Grid Research Integration Deployment and Support Center 

Home
GRIDS Essentials
Grid Ecosystem
Training & Support
Documentation
Workshop 2005
News & Outreach
Downloads
Running Condor-G in NMI

Condor-G is part of the NSF Middleware Initiative (NMI) All Bundle and can be used to schedule work flows. While Condor-G should work immediately, there may be a few things that you will need to configure. This document provides a guide to configuration tasks and validation for the installed Condor application.

Overview

We will look at:

  • Verifying that Condor-G is running
  • Examining the Condor-G configuration file
  • Submitting and tracking a job
  • Reviewing problems that might be encountered and their fixes
Condor Configuration

When running the main Condor server you normally have several daemons:

   daemon 12699 1 0 Nov18 ? 00:09:23 ./condor_master
		   
   daemon 24670 12699 0 Nov19 ? 00:01:22 condor_collector -f
		   
   daemon 24671 12699 0 Nov19 ? 00:00:44 condor_negotiator -f
		   
   daemon 24672 12699 0 Nov19 ? 00:07:47 condor_startd -f
		   
   daemon 24673 12699 0 Nov19 ? 00:00:12 condor_schedd f

However, when running Condor-G that comes bundle with the NMI software stack, you will only have two daemons running:

   condor_master 

condor_schedd

To verify that this is the case, run:

   # ps -ef | grep condor_
		
   daemon186401 0 Nov01 ?00:03:50 /usr/local/nmi51//sbin/condor_master
		   
   daemon 18641 18640 0 Nov01 ? 00:00:27 condor_schedd f

In most cases, Condor-G should work as installed with the NMI All Bundle. After installing the bundle, start the Condor-G daemon set by issuing the following command:

   $ $GLOBUS_LOCATION/sbin/condor_master

The condor_master script starts the other daemons that are configured to run as part of the Condor-G setup. It also runs in the background, checking to make sure that all of the daemons stay up and running. If a daemon dies, condor_master will attempt to restart the daemon.
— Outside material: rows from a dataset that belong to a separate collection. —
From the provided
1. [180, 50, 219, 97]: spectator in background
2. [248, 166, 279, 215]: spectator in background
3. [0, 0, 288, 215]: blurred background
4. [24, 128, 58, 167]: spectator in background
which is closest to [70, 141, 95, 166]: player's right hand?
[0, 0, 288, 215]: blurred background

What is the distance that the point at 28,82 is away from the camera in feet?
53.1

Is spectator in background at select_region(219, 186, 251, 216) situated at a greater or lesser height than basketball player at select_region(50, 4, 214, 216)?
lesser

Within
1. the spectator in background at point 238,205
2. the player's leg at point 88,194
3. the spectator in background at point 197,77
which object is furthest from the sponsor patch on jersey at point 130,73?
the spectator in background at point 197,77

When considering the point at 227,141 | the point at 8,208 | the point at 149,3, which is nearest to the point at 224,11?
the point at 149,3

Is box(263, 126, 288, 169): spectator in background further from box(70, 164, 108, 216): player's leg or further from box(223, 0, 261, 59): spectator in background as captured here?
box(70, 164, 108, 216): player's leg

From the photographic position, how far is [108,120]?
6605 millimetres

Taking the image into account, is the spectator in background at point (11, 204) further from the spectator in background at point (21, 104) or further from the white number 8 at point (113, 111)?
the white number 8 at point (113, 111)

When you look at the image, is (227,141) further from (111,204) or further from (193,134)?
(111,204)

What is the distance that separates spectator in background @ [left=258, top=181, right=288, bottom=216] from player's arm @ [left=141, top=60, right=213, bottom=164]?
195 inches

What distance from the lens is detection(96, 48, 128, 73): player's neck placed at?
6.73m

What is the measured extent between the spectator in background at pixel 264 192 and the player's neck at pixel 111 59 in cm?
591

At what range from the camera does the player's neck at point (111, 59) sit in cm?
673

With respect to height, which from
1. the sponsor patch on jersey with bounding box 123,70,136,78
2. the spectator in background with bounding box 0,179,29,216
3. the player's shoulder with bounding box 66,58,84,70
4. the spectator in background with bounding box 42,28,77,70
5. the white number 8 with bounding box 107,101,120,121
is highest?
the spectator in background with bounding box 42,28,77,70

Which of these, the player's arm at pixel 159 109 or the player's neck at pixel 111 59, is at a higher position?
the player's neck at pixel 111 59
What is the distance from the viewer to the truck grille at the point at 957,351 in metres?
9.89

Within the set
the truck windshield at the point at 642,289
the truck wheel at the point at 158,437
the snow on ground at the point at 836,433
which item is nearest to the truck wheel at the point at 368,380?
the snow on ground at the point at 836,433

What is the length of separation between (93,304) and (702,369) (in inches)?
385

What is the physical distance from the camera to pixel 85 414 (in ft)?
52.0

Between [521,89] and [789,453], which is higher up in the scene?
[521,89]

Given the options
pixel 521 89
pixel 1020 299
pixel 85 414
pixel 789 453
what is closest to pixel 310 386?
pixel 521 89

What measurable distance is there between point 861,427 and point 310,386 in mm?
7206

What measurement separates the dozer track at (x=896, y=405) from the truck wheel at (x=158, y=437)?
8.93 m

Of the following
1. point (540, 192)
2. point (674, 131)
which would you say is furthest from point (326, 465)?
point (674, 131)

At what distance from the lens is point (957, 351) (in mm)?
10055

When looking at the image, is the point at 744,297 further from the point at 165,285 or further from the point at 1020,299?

How Condor-G runs is determined by the settings in the condor configuration file. This file is normally found in: $GLOBUS_LOCATION/etc/condor_config. You need to set an environment variable, CONDOR_CONFIG, to point to the actual location of this file. As stated, Condor-G should be ready to run jobs after being installed as part of the NMI bundle. However, you may want to check a few values in the condor_config file.

   HOSTALLOW_READ


   HOSTALLOW_WRITE

These values can be either searched for in the condor_config file, or you can use the condor_config_val utility. As defined in the condor_config file, the setting of these values mean:

READ access

Machines listed as allow (and/or not listed as deny) can view the status of your pool but cannot join your pool or run jobs. By default, without these entries customized, you are granting READ access to the whole world. You may want to restrict that to hosts in your domain. If possible, please also grant READ access to "*.cs.wisc.edu", so the Condor developers will be able to view the status of your pool and more easily help you install, configure or debug your Condor installation. It is important to have this defined.

WRITE access

Machines listed here can join your pool, submit jobs, etc.

Note: Any machine that has WRITE access must also be granted READ access. Granting WRITE access below does not also automatically grant READ access; you must change HOSTALLOW_READ above as well. If you leave it as it is, it will be unspecified, and, in effect, it will allow anyone to write to your pool.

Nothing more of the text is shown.